-------- Material supplied

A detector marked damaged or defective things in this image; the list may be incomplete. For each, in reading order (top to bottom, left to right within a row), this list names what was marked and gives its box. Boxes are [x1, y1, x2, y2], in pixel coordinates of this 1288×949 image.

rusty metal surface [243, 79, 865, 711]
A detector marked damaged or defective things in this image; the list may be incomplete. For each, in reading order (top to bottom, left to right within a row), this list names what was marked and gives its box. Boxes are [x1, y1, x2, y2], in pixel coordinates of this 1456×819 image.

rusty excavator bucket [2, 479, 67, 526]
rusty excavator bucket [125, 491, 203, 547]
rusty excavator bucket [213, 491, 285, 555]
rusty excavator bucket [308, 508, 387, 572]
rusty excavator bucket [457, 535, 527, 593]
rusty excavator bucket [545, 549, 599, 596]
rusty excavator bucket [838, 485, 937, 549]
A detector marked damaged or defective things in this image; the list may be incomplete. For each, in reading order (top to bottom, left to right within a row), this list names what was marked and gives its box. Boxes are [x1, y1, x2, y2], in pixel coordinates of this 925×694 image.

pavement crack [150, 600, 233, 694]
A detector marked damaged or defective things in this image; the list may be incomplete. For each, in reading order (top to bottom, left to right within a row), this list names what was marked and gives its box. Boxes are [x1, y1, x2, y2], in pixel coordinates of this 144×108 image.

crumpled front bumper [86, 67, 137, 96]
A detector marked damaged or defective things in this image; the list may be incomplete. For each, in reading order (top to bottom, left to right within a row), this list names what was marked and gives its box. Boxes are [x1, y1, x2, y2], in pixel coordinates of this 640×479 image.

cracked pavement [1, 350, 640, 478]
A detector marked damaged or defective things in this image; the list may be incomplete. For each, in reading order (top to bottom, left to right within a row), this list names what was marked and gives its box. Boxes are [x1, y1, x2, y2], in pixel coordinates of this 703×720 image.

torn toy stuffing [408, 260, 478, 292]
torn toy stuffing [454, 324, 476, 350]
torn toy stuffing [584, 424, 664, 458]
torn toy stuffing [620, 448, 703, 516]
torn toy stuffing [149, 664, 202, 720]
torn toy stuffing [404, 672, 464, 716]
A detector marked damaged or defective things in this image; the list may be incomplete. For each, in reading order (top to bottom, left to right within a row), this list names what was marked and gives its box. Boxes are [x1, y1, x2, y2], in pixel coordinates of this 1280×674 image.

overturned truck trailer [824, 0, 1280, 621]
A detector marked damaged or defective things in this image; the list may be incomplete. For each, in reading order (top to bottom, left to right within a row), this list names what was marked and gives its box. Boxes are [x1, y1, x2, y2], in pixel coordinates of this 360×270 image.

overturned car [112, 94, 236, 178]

----------------

» Exercise objective: Could you reproduce all of the data above word for word, keeping every line unchanged?

» Result below:
A detector marked damaged or defective things in this image; the list may be incomplete. For each, in reading order (top to bottom, left to right within a row), this list names what was marked and gives its box. Boxes are [x1, y1, x2, y2], in pixel coordinates of this 1288×949 image.

rusty metal surface [243, 79, 865, 711]
A detector marked damaged or defective things in this image; the list may be incomplete. For each, in reading order (top to bottom, left to right within a row), this list names what was marked and gives its box. Boxes are [x1, y1, x2, y2], in pixel coordinates of this 1456×819 image.

rusty excavator bucket [2, 479, 67, 526]
rusty excavator bucket [125, 491, 203, 547]
rusty excavator bucket [213, 491, 285, 555]
rusty excavator bucket [308, 508, 387, 572]
rusty excavator bucket [457, 535, 527, 593]
rusty excavator bucket [545, 549, 599, 596]
rusty excavator bucket [838, 485, 937, 549]
A detector marked damaged or defective things in this image; the list may be incomplete. For each, in reading order (top to bottom, left to right within a row), this list names what was marked and gives its box. Boxes are [x1, y1, x2, y2], in pixel coordinates of this 925×694 image.

pavement crack [150, 600, 233, 694]
A detector marked damaged or defective things in this image; the list may be incomplete. For each, in reading order (top to bottom, left to right within a row), this list names what was marked and gives its box. Boxes are [x1, y1, x2, y2], in pixel coordinates of this 144×108 image.

crumpled front bumper [86, 67, 137, 96]
A detector marked damaged or defective things in this image; the list may be incomplete. For each, in reading order (top to bottom, left to right within a row), this list names what was marked and gives its box. Boxes are [x1, y1, x2, y2], in pixel coordinates of this 640×479 image.

cracked pavement [1, 350, 640, 478]
A detector marked damaged or defective things in this image; the list may be incomplete. For each, in reading order (top to bottom, left to right within a row), this list names what was marked and gives its box. Boxes are [x1, y1, x2, y2], in pixel coordinates of this 703×720 image.

torn toy stuffing [408, 260, 478, 292]
torn toy stuffing [454, 324, 476, 350]
torn toy stuffing [584, 424, 664, 458]
torn toy stuffing [620, 448, 703, 516]
torn toy stuffing [149, 664, 202, 720]
torn toy stuffing [404, 672, 464, 716]
A detector marked damaged or defective things in this image; the list may be incomplete. For each, in reading order (top to bottom, left to right within a row), this list names what was marked and gives its box. Boxes are [x1, y1, x2, y2], in pixel coordinates of this 1280×674 image.

overturned truck trailer [824, 0, 1280, 621]
A detector marked damaged or defective things in this image; the list may be incomplete. For each, in reading order (top to bottom, left to right within a row), this list names what was marked and gives its box. Boxes are [x1, y1, x2, y2], in pixel coordinates of this 360×270 image.

overturned car [112, 94, 236, 178]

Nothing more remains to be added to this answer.